Japan, ADB help ethnic minorities
Thursday, July 24, 2008
Japan and the Asian Development Bank are helping poor and ethnic minorities in Vietnam develop skills and run small business operations.
The Japan Fund for Poverty Reduction granted an additional US$1.3 million to a project to be managed by the bank that will pilot a new approach to skills-training for some 4,000 people in Tra Vinh and Soc Trang, the two poorest provinces in the Mekong Delta.
The region has 13 provinces with a population of 19 million or 22 percent of the nation’s population. However, 80 percent of them are living in poor remote areas.

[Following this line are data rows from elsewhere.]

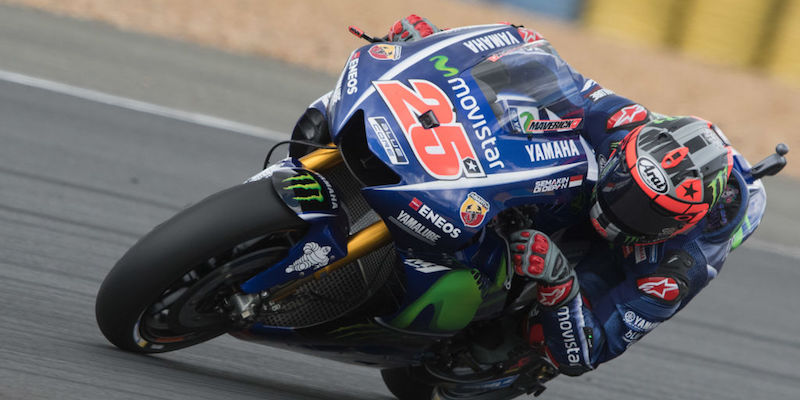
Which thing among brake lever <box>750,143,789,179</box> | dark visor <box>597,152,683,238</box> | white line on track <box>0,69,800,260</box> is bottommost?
white line on track <box>0,69,800,260</box>

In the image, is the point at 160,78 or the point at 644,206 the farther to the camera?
the point at 160,78

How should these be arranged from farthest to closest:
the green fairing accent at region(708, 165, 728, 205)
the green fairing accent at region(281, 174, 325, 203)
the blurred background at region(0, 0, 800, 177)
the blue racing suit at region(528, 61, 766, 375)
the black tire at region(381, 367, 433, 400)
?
the blurred background at region(0, 0, 800, 177) < the black tire at region(381, 367, 433, 400) < the blue racing suit at region(528, 61, 766, 375) < the green fairing accent at region(708, 165, 728, 205) < the green fairing accent at region(281, 174, 325, 203)

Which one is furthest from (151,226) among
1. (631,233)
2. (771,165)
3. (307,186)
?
(771,165)

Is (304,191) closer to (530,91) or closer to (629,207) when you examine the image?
(530,91)

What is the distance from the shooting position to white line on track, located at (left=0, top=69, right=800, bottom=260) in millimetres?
6921

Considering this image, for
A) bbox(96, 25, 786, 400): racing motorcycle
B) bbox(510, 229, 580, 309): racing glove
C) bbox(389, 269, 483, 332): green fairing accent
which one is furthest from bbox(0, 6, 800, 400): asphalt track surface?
bbox(510, 229, 580, 309): racing glove

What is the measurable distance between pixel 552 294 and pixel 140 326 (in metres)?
1.36

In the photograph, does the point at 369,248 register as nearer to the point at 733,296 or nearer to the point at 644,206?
the point at 644,206

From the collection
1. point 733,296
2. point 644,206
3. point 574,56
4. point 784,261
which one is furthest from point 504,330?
point 574,56

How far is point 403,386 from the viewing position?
4.08 meters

According to the ADB, the project will train 100 vocational trainers who will also join 150 officials from local departments of Labour, Invalids and Social Affairs and other stakeholders in training courses.
The Government hopes to promote local industries and businesses like the food and canning sectors, which are expected to generate 12,000 new jobs every year.
A government survey also identified a long list of potential training areas with strong demand, including aquaculture processing, forging, civil construction, IT consumer/industrial sewing, fishing boat and motorbike repairs, hairdressing and cosmetology, handicrafts, welding and assembling of electronics.
The project will link skills training directly to employment and income generation, said Yasushi Hirosato, senior education specialist at ADB’s Southeast Asia Department.